Redefining Lexicographical Ordering: Optimizing Pauli String Decompositions for Quantum Compiling
Qunsheng Huang, David Winderl, Arianne Meijer-van de Griend, Richie, Yeung

TL;DR
This paper introduces a new algorithm for Pauli string decomposition in quantum circuit compilation that reduces gate count and accounts for qubit connectivity, improving efficiency without increasing Trotter error.
Contribution
The paper presents a novel synthesis algorithm for trotterized operators that minimizes gates and considers hardware connectivity, outperforming existing methods.
Findings
Significant gate reduction compared to previous methods.
No additional CNOT gates needed for target hardware.
Trotter error remains comparable to baseline methods.
Abstract
In quantum computing, the efficient optimization of Pauli string decompositions is a crucial aspect for the compilation of quantum circuits for many applications, such as chemistry simulations and quantum machine learning.
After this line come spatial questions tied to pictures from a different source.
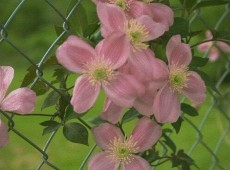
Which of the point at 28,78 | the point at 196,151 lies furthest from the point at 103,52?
the point at 196,151

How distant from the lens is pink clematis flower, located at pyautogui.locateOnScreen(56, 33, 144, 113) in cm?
115

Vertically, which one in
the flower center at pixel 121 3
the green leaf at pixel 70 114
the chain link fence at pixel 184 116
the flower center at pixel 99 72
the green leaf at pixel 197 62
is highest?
the flower center at pixel 121 3

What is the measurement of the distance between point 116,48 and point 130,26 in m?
0.05

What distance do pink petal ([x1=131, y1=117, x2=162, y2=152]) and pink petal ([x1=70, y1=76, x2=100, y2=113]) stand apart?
14 cm

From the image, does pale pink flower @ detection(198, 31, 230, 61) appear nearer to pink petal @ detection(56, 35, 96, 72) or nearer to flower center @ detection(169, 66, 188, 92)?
flower center @ detection(169, 66, 188, 92)

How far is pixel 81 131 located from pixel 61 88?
0.08 metres

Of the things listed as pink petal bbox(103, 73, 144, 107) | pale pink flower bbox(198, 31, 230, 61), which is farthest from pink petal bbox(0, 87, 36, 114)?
pale pink flower bbox(198, 31, 230, 61)

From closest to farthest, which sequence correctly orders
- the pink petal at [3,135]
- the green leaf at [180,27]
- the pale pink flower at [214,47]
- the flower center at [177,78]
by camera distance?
the pink petal at [3,135]
the flower center at [177,78]
the green leaf at [180,27]
the pale pink flower at [214,47]

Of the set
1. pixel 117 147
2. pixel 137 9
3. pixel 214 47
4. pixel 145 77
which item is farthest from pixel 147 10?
pixel 214 47

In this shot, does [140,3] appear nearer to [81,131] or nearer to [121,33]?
[121,33]

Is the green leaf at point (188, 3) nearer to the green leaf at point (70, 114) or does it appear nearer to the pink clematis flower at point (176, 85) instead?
the pink clematis flower at point (176, 85)

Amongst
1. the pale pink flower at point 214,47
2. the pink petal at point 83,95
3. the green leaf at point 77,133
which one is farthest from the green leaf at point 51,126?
the pale pink flower at point 214,47

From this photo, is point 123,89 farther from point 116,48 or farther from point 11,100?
point 11,100

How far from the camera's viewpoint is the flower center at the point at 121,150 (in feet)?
4.06
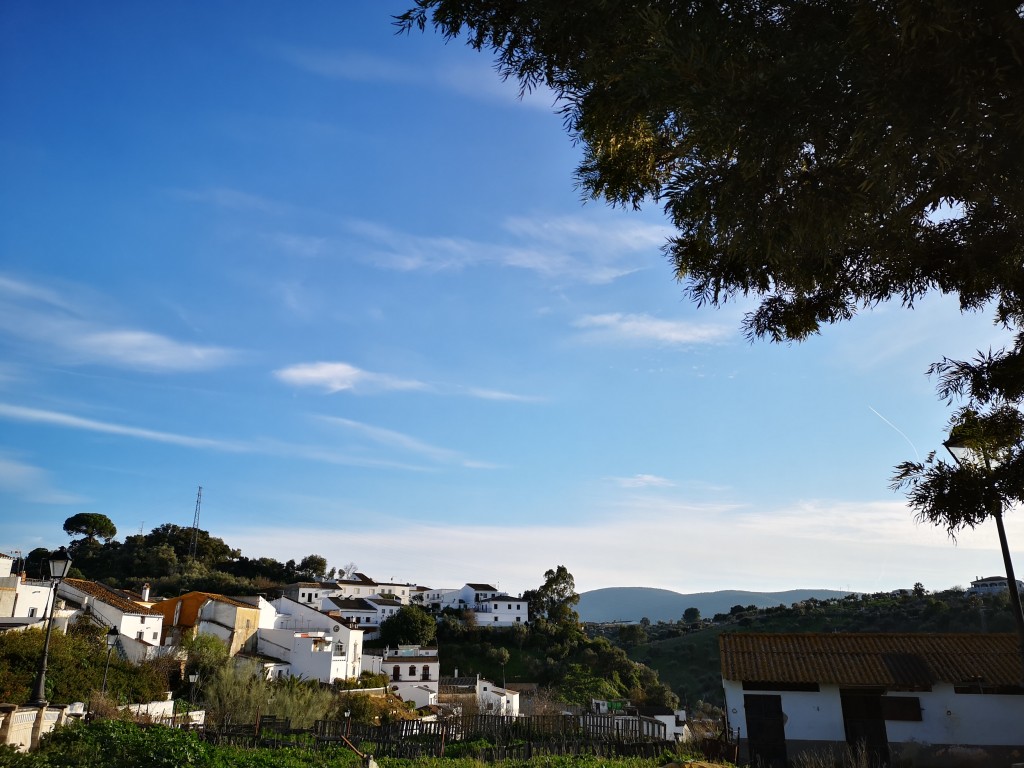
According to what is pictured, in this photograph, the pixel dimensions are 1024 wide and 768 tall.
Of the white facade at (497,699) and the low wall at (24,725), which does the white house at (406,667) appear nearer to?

In this paper, we propose a novel algorithm for the synthesis of trotterized time-evolution operators that results in circuits with significantly fewer gates than previous solutions. Our synthesis procedure takes the qubit connectivity of a target quantum computer into account. As a result, the generated quantum circuit does not require routing, and no additional CNOT gates are needed to run the resulting circuit on a target device. We compare our algorithm against Paulihedral and TKET, and show a significant improvement for randomized circuits and different molecular ansatzes. We also investigate the Trotter error introduced by our ordering of the terms in the…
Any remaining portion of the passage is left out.